そもそも契約は当事者同士の合意のみで成立します。必ずしも書面を用意する必要はなく、たとえ口約束でも契約締結が可能です。つまり、PDF形式の契約書でも契約そのものの有効性に変わりはありません。
書面が必要ないにもかかわらず、契約書にもとづいた契約が一般的に普及しているのは、訴訟をはじめとするトラブルの際に証拠を残すためです。契約書の内容は、契約成立の事実やその条件を客観的に証明できるため、裁判中に提出する証拠として認められます。そのため、契約トラブルのリスクを抑えられるよう、事前に契約書を作成するのが理想です。
電子帳簿保存法の要件を満たすとPDFでの保存が可能
PDF形式の契約書を保管するには、電子帳簿保存法の要件を満たさなければなりません。電子帳簿保存法とは、国税関係の帳簿書類の保存方法についてまとめた法律で、契約書や見積書をはじめとする取引関係書類も対象に含まれます。

• • •

練習問題 ->
1. 引用文のうち「書面が必要ないにもかかわらず」で始まり「約書を作成するのが理想です。」で終わる部分を、「証拠」を「エビデンス」に改めて書き直してもらえますか？
2. 演習データの行のうち、「Considering what is」を含む行で始まり最後の行で終わる範囲を、空行を除いて「番号」と「行内容」の2列のMarkdown表にまとめてもらえますか？
引用文と演習データは、互いに関係のない別々の素材です。

• • •

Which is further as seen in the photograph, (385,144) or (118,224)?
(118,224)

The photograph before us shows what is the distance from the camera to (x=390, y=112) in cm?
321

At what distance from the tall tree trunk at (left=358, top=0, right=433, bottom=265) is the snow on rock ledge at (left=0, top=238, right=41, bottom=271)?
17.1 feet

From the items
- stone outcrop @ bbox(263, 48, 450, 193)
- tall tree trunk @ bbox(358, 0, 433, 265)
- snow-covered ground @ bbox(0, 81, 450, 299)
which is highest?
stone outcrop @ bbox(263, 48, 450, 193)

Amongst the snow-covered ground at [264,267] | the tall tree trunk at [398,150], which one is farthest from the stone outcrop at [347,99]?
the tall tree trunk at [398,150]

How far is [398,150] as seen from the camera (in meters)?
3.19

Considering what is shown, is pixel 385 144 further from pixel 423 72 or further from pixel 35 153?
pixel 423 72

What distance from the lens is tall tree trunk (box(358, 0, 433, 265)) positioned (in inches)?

• • •

解答 ->
1.
書面が必要ないにもかかわらず、契約書にもとづいた契約が一般的に普及しているのは、訴訟をはじめとするトラブルの際にエビデンスを残すためです。契約書の内容は、契約成立の事実やその条件を客観的に証明できるため、裁判中に提出するエビデンスとして認められます。そのため、契約トラブルのリスクを抑えられるよう、事前に契約書を作成するのが理想です。

2.
| 番号 | 行内容 |
|---|---|
| 1 | Considering what is shown, is pixel 385 144 further from pixel 423 72 or further from pixel 35 153? |
| 2 | pixel 423 72 |
| 3 | What distance from the lens is tall tree trunk (box(358, 0, 433, 265)) positioned (in inches)? |